Copy each of the rows below verbatim, keeping every line unchanged.
* begin Rows *
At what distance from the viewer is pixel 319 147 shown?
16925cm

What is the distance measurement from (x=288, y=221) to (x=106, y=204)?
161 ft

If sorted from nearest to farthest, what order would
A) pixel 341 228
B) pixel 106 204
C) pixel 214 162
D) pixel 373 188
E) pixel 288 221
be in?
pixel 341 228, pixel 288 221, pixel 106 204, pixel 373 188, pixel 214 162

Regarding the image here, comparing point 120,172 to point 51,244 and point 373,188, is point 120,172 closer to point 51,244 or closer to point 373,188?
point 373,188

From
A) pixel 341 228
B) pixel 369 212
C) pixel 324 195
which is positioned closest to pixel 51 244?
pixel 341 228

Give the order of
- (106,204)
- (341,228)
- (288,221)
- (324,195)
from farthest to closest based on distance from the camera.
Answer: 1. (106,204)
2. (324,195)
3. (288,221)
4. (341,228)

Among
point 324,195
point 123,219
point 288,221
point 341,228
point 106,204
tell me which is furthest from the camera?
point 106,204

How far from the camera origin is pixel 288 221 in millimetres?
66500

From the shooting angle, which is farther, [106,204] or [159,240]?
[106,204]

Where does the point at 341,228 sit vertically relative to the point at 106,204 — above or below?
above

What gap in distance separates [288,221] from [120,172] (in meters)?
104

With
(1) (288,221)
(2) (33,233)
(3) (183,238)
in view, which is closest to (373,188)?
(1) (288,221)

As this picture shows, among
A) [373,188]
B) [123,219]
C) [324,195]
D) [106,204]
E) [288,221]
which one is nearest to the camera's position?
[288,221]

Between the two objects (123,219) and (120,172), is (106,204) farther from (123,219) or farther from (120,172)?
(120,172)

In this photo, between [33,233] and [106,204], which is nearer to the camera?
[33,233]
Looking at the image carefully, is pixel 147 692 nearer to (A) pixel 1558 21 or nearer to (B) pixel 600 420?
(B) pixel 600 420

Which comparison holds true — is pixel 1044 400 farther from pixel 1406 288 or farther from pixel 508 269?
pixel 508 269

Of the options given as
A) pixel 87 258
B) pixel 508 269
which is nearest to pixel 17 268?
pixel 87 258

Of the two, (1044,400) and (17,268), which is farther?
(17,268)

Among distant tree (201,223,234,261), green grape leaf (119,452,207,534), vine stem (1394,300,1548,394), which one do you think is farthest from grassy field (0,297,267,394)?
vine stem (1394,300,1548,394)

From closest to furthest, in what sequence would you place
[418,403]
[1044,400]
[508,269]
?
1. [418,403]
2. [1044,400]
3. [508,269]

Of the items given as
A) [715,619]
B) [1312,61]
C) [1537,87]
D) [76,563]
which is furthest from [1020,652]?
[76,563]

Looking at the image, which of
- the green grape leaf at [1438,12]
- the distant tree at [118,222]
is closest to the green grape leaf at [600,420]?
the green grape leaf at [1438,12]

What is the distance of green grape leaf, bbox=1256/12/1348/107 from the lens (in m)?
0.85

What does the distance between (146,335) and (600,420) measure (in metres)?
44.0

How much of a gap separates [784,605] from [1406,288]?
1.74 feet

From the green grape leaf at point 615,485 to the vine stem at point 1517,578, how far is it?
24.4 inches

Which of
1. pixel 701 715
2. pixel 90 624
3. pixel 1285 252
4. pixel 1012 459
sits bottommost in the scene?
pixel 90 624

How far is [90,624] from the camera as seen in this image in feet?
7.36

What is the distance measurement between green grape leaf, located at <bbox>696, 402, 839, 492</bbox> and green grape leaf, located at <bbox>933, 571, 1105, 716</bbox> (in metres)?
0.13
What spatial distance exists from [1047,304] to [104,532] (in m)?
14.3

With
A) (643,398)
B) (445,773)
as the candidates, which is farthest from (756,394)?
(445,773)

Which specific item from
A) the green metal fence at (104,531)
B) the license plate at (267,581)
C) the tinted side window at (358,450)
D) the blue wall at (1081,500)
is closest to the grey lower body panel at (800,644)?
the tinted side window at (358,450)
* end Rows *
▸ Expected output:
At what distance from the viewer is pixel 319 147 shown?
16925cm

What is the distance measurement from (x=288, y=221) to (x=106, y=204)?
161 ft

If sorted from nearest to farthest, what order would
A) pixel 341 228
B) pixel 106 204
C) pixel 214 162
D) pixel 373 188
E) pixel 288 221
be in?
pixel 341 228, pixel 288 221, pixel 106 204, pixel 373 188, pixel 214 162

Regarding the image here, comparing point 120,172 to point 51,244 and point 373,188, is point 120,172 closer to point 51,244 or closer to point 373,188?
point 373,188

From
A) pixel 341 228
B) pixel 369 212
C) pixel 324 195
which is positioned closest to pixel 51 244?
pixel 341 228

Give the order of
- (106,204)
- (341,228)
- (288,221)
- (324,195)
from farthest to closest based on distance from the camera.
Answer: 1. (106,204)
2. (324,195)
3. (288,221)
4. (341,228)

Among
point 324,195
point 123,219
point 288,221
point 341,228
point 106,204
tell me which is furthest from the camera?
point 106,204

How far from the camera origin is pixel 288 221 in millimetres?
66500

From the shooting angle, which is farther, [106,204] or [159,240]?
[106,204]

Where does the point at 341,228 sit vertically relative to the point at 106,204 — above or below?
above

What gap in distance separates [288,221] from [120,172] (in meters)?
104

With
(1) (288,221)
(2) (33,233)
(3) (183,238)
in view, which is closest to (373,188)?
(1) (288,221)

As this picture shows, among
A) [373,188]
B) [123,219]
C) [324,195]
D) [106,204]
E) [288,221]
which one is nearest to the camera's position?
[288,221]

Between the two objects (123,219) and (120,172), is (106,204) farther from (123,219) or farther from (120,172)?
(120,172)

In this photo, between [33,233] and [106,204], which is nearer to the camera?
[33,233]
Looking at the image carefully, is pixel 147 692 nearer to (A) pixel 1558 21 or nearer to (B) pixel 600 420?
(B) pixel 600 420

Which comparison holds true — is pixel 1044 400 farther from pixel 1406 288 or farther from pixel 508 269?
pixel 508 269

Of the options given as
A) pixel 87 258
B) pixel 508 269
which is nearest to pixel 17 268?
pixel 87 258

Of the two, (1044,400) and (17,268), which is farther?
(17,268)

Among distant tree (201,223,234,261), green grape leaf (119,452,207,534), vine stem (1394,300,1548,394), which one do you think is farthest from grassy field (0,297,267,394)?
vine stem (1394,300,1548,394)

From closest to furthest, in what sequence would you place
[418,403]
[1044,400]
[508,269]
?
1. [418,403]
2. [1044,400]
3. [508,269]

Of the items given as
A) [715,619]
B) [1312,61]
C) [1537,87]
D) [76,563]
which is furthest from [1020,652]?
[76,563]

Looking at the image, which of
- the green grape leaf at [1438,12]
- the distant tree at [118,222]
is closest to the green grape leaf at [600,420]?
the green grape leaf at [1438,12]

What is the distance of green grape leaf, bbox=1256/12/1348/107 from the lens (in m)?
0.85

What does the distance between (146,335) and (600,420) measure (in metres)?
44.0

How much of a gap separates [784,605] from [1406,288]?
1.74 feet

From the green grape leaf at point 615,485 to the vine stem at point 1517,578, how far is it?
24.4 inches

Which of
1. pixel 701 715
2. pixel 90 624
3. pixel 1285 252
4. pixel 1012 459
sits bottommost in the scene?
pixel 90 624

How far is [90,624] from the camera as seen in this image in feet?
7.36

What is the distance measurement between green grape leaf, located at <bbox>696, 402, 839, 492</bbox> and green grape leaf, located at <bbox>933, 571, 1105, 716</bbox> (in metres)?
0.13
What spatial distance exists from [1047,304] to [104,532] (in m)?
14.3

With
A) (643,398)
B) (445,773)
as the candidates, which is farthest from (756,394)?
(445,773)

Which specific item from
A) the green metal fence at (104,531)
B) the license plate at (267,581)
C) the tinted side window at (358,450)
D) the blue wall at (1081,500)
is closest to the grey lower body panel at (800,644)?
the tinted side window at (358,450)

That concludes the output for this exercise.